No calor do verão, a necessidade de calorias para a termorregulação é reduzida, mas a necessidade de água e de alimentos leves que não sobrecarreguem a digestão aumenta. Os legumes sumarentos, as ervas aromáticas, as bagas e as sopas frias são escolhas ideais para o ajudar a refrescar-se e a repor os micronutrientes perdidos através do suor.

Os pratos pesados de carne e os produtos de pastelaria nesta altura provocam frequentemente letargia e peso, porque o organismo gasta demasiados recursos para os digerir, em detrimento da adaptação à temperatura elevada. Os nossos antepassados, que não tinham acesso a todos os alimentos durante todo o ano, comiam intuitivamente de forma sazonal, e a ciência nutricional moderna encontra um significado profundo neste facto.

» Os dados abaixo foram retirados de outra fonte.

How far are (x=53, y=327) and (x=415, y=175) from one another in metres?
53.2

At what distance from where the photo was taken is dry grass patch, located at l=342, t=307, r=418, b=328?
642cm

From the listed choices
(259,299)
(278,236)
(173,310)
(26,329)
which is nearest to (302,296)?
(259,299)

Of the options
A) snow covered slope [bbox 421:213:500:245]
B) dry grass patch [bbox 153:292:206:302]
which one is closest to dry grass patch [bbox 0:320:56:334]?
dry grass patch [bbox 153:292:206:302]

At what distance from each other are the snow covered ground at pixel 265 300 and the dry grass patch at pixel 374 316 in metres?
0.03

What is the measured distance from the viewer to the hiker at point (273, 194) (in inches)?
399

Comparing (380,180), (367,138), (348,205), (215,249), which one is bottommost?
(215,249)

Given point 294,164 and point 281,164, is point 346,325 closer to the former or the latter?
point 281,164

As bagas e frutos do outono são ricos em vitamina C para preparar o sistema imunitário para o inverno, enquanto as verduras da primavera contêm substâncias que ajudam a uma desintoxicação suave após um inverno de alimentos mais pesados. Seguir este calendário natural é uma forma de harmonizar os processos internos com o ambiente externo.

A minha paixão por saladas durante todo o ano transformou-se num frio constante no inverno e numa sensação de desânimo, até que comecei a acrescentar mais legumes cozidos, caldos e papas à minha dieta.

No verão, por outro lado, o próprio corpo recusava papas de aveia quentes, exigindo mais verduras e fruta. Não se tratava de um planeamento de dieta, mas de seguir um pedido óbvio.

Os especialistas em Ayurveda e em Medicina Tradicional Chinesa sempre construíram as suas recomendações em função das estações do ano e, atualmente, esta abordagem está a ser introduzida na corrente principal-dietética. Não se trata de regras rígidas, mas de uma mudança flexível de ênfase: mais pratos quentes no tempo frio, mais frescos e sumarentos no tempo quente.

Não se trata de uma dieta, mas sim de uma dança com a natureza, em que a pessoa se guia ouvindo o ritmo do seu próprio corpo. A alimentação sazonal consiste em abandonar o abuso de si próprio em favor de regras abstractas e regressar a um modo de vida natural e cíclico.

Ensina a flexibilidade e a atenção, lembrando-nos que fazemos parte de um todo maior e que o nosso bem-estar depende de estarmos em harmonia com os ritmos do mundo que nos rodeia. Comer na estação certa significa falar a mesma língua com o seu corpo.